Top 10 Books of 2018

I’ve been in a reading malaise for a while now, and due to some things going on in my personal life, when I have been reading it’s mostly been self-help books which is sort of embarrassing but helpful to me. However, I’m not going to talk about those here! These are the stories that have provoked thought, brought me joy, surprised and delighted me this year.

Contemporary Fiction

Jenny Ackland’s Little Gods is a feisty and poignant coming of age tale of a girl who is determined to find out the tragic secret in her family’s past, no matter what the cost. My heart was in my mouth throughout this book and I cried a number of times. But I also laughed a lot and it evoked intense childhood memories.

Jesmyn Ward’s Sing, Unburied, Sing, is a devastating exploration of what it’s like to grow up poor and black in contemporary America, but also how family and a connection to roots might save people. Not an easy read but a very worthwhile one. 

Sally Rooney’s Normal People is an intensely observed exploration of the relationship between one very damaged young woman and her first love. It is frank and sometimes shocking, tender and excoriating, and incredibly psychologically perceptive. It blew my little head clean off. 

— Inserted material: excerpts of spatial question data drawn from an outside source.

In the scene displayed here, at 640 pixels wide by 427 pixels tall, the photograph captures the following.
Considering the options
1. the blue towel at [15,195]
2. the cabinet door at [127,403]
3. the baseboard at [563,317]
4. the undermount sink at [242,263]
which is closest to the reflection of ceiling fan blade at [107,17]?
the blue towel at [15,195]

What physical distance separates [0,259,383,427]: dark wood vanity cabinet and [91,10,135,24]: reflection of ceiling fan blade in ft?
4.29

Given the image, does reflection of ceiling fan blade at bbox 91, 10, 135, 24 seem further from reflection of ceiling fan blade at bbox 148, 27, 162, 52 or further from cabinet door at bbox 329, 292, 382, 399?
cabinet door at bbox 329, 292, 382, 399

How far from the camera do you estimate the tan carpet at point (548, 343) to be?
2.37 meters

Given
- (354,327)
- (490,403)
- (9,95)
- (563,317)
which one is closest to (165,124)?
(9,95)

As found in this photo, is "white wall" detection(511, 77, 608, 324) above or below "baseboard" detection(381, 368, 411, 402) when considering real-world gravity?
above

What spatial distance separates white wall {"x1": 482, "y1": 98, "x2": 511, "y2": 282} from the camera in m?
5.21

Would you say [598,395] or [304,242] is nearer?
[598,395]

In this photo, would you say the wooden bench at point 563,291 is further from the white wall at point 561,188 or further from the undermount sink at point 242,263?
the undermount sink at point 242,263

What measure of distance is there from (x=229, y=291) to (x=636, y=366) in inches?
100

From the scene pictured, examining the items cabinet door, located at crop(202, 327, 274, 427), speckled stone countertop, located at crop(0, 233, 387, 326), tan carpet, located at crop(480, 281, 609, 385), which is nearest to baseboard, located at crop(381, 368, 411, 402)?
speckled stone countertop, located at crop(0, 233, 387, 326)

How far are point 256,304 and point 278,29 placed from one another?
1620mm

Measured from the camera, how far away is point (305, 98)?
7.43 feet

Weird Books that Defy Categorisation

The Drover’s Wives by Ryan O’Neill is a collection of 99 re-tellings of the classic Australian short story, in forms such as a Year 8 essay, a crossword puzzle, a sporting commentary etc. O’Neill’s experimentations with form are both hilarious and insightful. A true delight.

If you have read Hanya Yanagihara’s A Little Life, you might think her first novel The People in the Trees was written by an entirely different author, so different are the two books. This one is a sort of fake ethnography of a made-up tribe who possess the secret to immortality, written by an unreliable narrator. Intriguing.

I’m late to this but I was so deeply moved by Heather Rose’s The Museum of Modern Love—a profound investigation into the nature of love and the meaning of art.

Speculative Fiction

I had the somewhat intimidating pleasure of interviewing the brilliant Cory Doctorow about his latest novel Walkaway for this year’s Perth Writers Festival. This book is jam-packed with ideas about possible futures and it’s also very plotty and witty. 

Ann Leckie’s Ancillary Justice swept the board when it comes to sci-fi awards. It is a complex subtle narrative about machine intelligence and love between alien species and possibly some other things that went over my head. For the brainiacs.  

Short Stories

I am one of those annoying people who has trouble with short story collections so when my friend chose Carmen Maria Machado’s Her Body & Other Parties for book club I was not thrilled. But when I read the stories I was deeply thrilled. They straddle the contemporary and the archetypal so cleverly, and with feeling as well as great intellect. Powerful and moving. 

Children’s Books

It is rare for me to include a kids’ book on my year end list, and this one is almost 30 years old now, but I started reading Phillip Pullman’s Northern Lights to my son and was utterly transfixed by its inventiveness and the characters, who were so alive and important to me. 

Diversity Accountability

8 books by women, 3 books by people of colour.